● EXERCISE: For this exercise, reproduce the records exactly as they stand and do not carry any images over.
=====
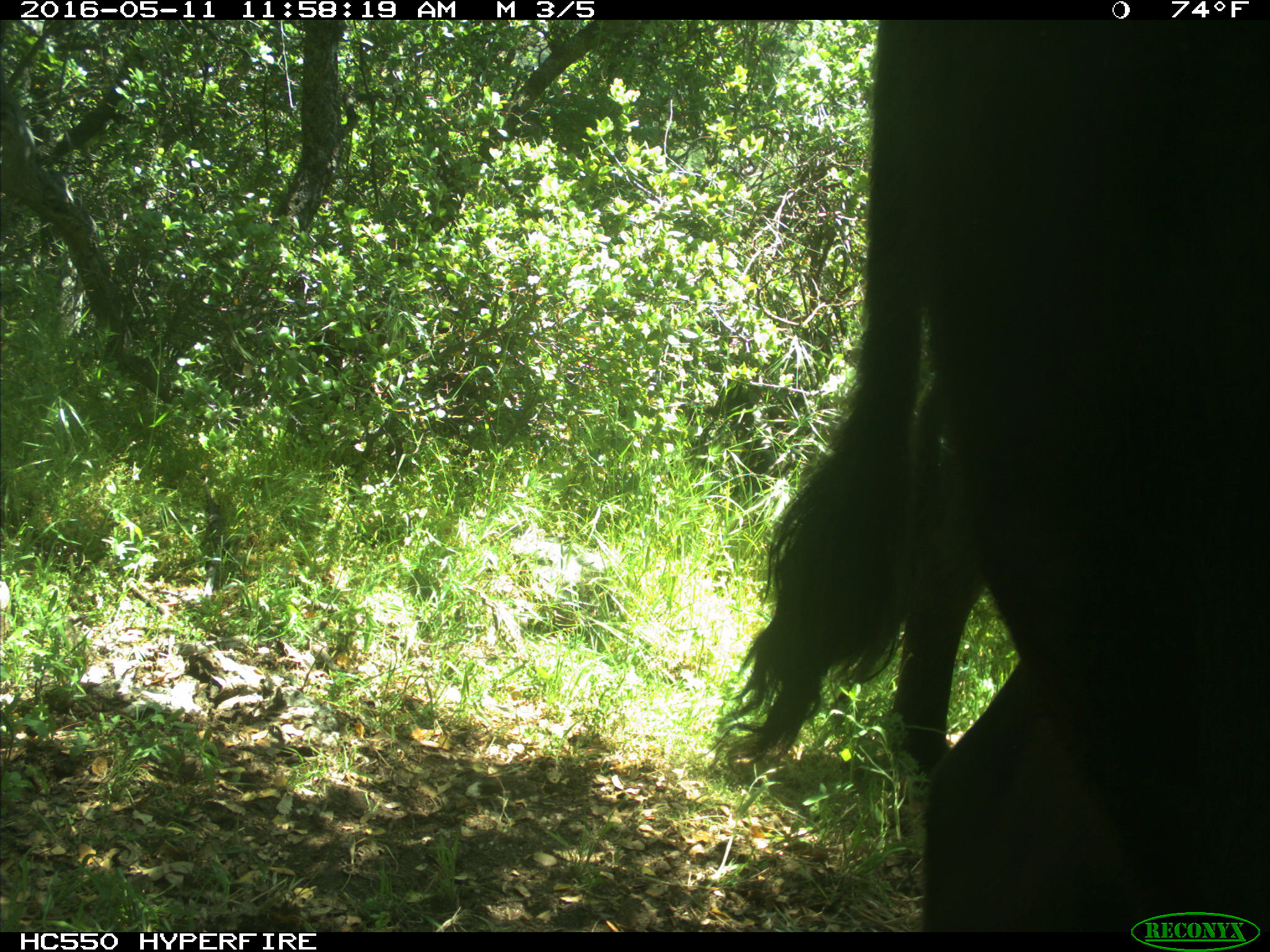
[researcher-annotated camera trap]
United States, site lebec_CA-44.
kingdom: Animalia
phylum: Chordata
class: Mammalia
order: Artiodactyla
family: Bovidae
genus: Bos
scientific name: Bos taurus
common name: domestic cow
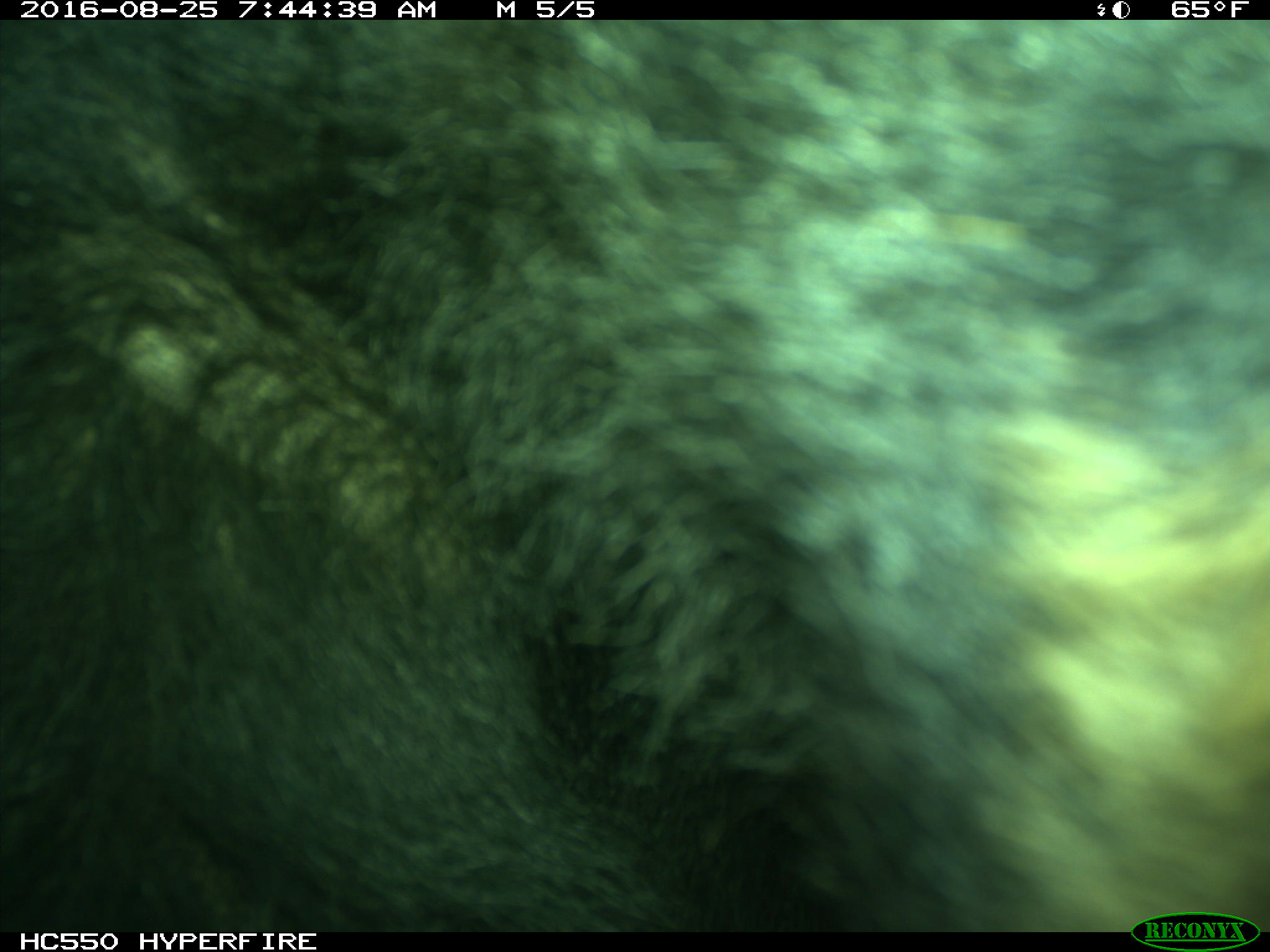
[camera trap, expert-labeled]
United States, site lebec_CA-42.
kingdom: Animalia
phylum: Chordata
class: Mammalia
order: Carnivora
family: Ursidae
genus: Ursus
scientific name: Ursus americanus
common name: american black bear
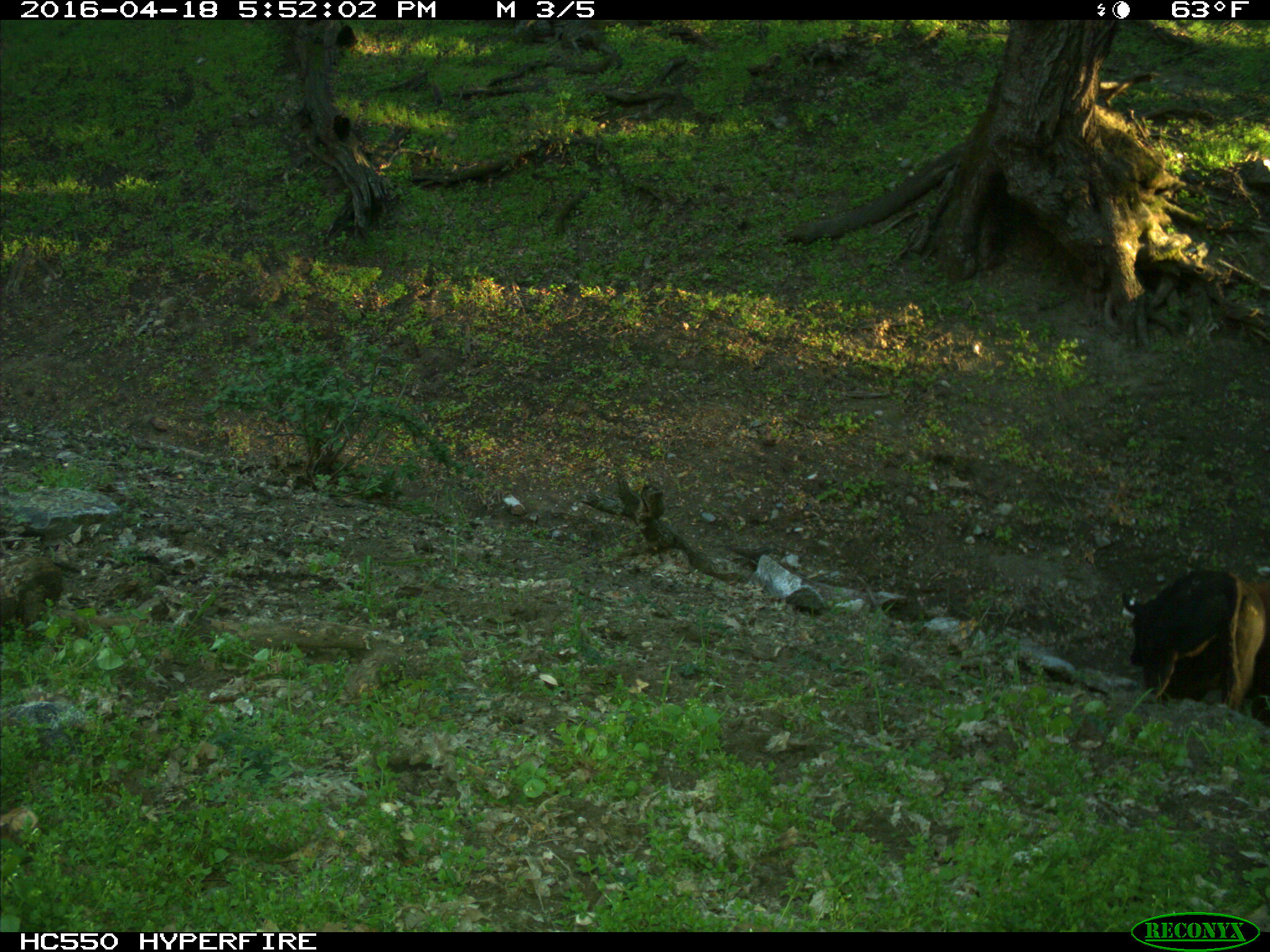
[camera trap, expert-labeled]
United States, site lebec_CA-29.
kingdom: Animalia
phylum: Chordata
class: Mammalia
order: Artiodactyla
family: Bovidae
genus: Bos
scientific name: Bos taurus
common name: domestic cow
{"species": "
=====
● RESULT OF THE EXERCISE:
[researcher-annotated camera trap]
United States, site lebec_CA-44.
kingdom: Animalia
phylum: Chordata
class: Mammalia
order: Artiodactyla
family: Bovidae
genus: Bos
scientific name: Bos taurus
common name: domestic cow
[camera trap, expert-labeled]
United States, site lebec_CA-42.
kingdom: Animalia
phylum: Chordata
class: Mammalia
order: Carnivora
family: Ursidae
genus: Ursus
scientific name: Ursus americanus
common name: american black bear
[camera trap, expert-labeled]
United States, site lebec_CA-29.
kingdom: Animalia
phylum: Chordata
class: Mammalia
order: Artiodactyla
family: Bovidae
genus: Bos
scientific name: Bos taurus
common name: domestic cow
{"species": "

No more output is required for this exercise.